Over an 8-year follow-up period, the mortality rate in the cohort of 861 elderly adults was 22.2 percent (n=191). The mean survival time was 4.3±2.2 years.
Mean reaction time and median IIVRT were significantly lower in those who died (778.69±238.77 ms and 6.70, respectively) than in survivors (743.19±184.16 ms and 5.85, respectively; p<0.001 and p=0.001, respectively).
Moreover, general cognitive ability (-0.98±1.49 vs -0.43±1.20; p<0.001) was significantly lower in those who died, while cardiovascular disease (CVD) risk score (17.82±3.47 vs 16.97±3.37; p=0.003) was significantly higher.

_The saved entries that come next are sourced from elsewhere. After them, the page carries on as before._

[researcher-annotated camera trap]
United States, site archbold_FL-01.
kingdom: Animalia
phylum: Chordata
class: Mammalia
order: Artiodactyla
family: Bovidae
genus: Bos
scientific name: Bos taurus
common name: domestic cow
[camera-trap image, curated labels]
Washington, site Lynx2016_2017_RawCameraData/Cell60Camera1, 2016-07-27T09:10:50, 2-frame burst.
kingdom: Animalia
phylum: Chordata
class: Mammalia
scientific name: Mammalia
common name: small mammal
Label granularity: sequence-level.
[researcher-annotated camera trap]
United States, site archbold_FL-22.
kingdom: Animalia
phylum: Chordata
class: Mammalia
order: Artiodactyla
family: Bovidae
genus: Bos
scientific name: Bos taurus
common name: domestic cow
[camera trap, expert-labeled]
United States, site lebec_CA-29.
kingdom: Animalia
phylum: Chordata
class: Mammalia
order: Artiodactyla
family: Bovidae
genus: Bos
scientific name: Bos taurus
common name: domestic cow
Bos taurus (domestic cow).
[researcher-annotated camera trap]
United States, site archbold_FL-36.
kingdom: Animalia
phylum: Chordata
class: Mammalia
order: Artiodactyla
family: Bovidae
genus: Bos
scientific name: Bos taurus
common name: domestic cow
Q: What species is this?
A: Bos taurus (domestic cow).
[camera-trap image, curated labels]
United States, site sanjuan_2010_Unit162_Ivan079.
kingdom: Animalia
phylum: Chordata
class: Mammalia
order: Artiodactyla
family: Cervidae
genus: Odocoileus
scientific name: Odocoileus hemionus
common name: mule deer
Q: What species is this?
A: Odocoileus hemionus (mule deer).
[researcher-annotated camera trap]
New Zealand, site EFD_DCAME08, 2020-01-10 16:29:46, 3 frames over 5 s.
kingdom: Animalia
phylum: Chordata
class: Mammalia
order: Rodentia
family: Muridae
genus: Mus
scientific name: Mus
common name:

While both IIVRT (hazard ratio [HR], 1.35; 95 percent CI, 1.15 to 1.59; p<0.001) and mean reaction time (HR, 1.36; 1.20 to 1.54; p<0.001) were significantly associated with all-cause mortality in unadjusted Cox models, only IIVRT remained a significantly predictor of all-cause mortality after adjusting for covariates in multivariate Cox regression models (HR, 1.22; 1.01 to 1.48; p=0.04).
Backward elimination from the fully adjusted model to obtain the best set of all-cause mortality predictors yielded a final model that showed IIVRT (HR, 1.22; 1.00 to 1.47; p=0.045), sex (HR, 1.78; 1.32 to 2.42; p<0.001) and age (HR, 1.13; 1.10 to 1.17; p<0.001) as the best set of predictors.
Notably, cognition scores were not significant predictors of all-cause mortality (HR, 0.88; 0.77 to 1.01; p=0.06).
Participants were recruited from the Sydney Memory and Ageing Study. Those with Mini-Mental State Scores ≤24, with baseline dementia or other neurological conditions and malignancy were excluded.